Keep living my life? It wouldnt change anything
 
not sure, it would probably cause a rip in the fabric of time if i had sex. but in all seriousness, id just delete my account here and continue to cope with other issues in my life.
 
Probably still be on this forum, especially if she doesn’t keep contact after. Not to mention i would still be a mentalcel with schizoaffective
 
no idea, id probably get addicted to sex, as i have a very addictive personality

Imagine all of the years lost to inceldom and depression now retroactively a waste of time. The online communities you invested so much in now reject you completely.

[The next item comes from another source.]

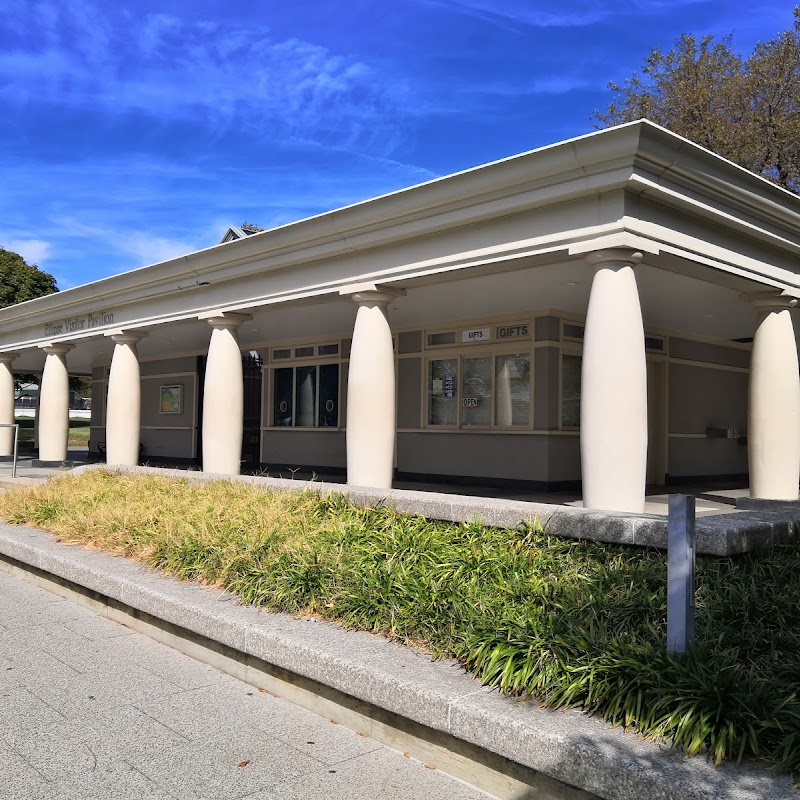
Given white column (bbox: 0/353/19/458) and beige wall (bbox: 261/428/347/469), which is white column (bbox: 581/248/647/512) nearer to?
beige wall (bbox: 261/428/347/469)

The realisation that I wasted so much time LDARING over nothing would make me go insane
i personally wouldnt regret it, my life has been a shit show from age 9 to now and i am fucked up in every way possible and this is the only place i somewhat fit in

but ill never get a girlfriend let alone have sex so all this doesnt matter
 
Never happening.
I'd rather have sex with a foid I at least like
I know we Incels don't get a choosing in that, but life already is fucking me over, I at least should say no to gain back control.
 
I'm 35 years old and I lost my virginity last year at age 34 and nothing changed other then a understanding of what sex feels like other that I think sex is overrated and once I lost it I feel like love doesn't exist anymore
 
Honestly rope. I can just about cope being a virgin. I don’t like it but it’s part of my identity at this point
 
If it's just once and never happens again would state of mind even change much?
 
I'm 35 years old and I lost my virginity last year at age 34 and nothing changed other then a understanding of what sex feels like other that I think sex is overrated and once I lost it I feel like love doesn't exist anymore
Escortcel?
 
If it's a one-off then I don't think that would change anything really. If it was an actual relationship and I could start a family with her then I guess I'd just live a good life and stop using this site.
 
I think I would be even more depressed because I realised what I missed out on during my 20's. The scenario wouldn't happen anyway unless it was an obese woman.
 
Only having sex? I'd probably be more miserable afterwards if she broke contact or we never interacted. Suifuel. In the end I think most of us want a loyal gf/wife/partner but we know it's impossible.
 
I would delete my account and rope soon after.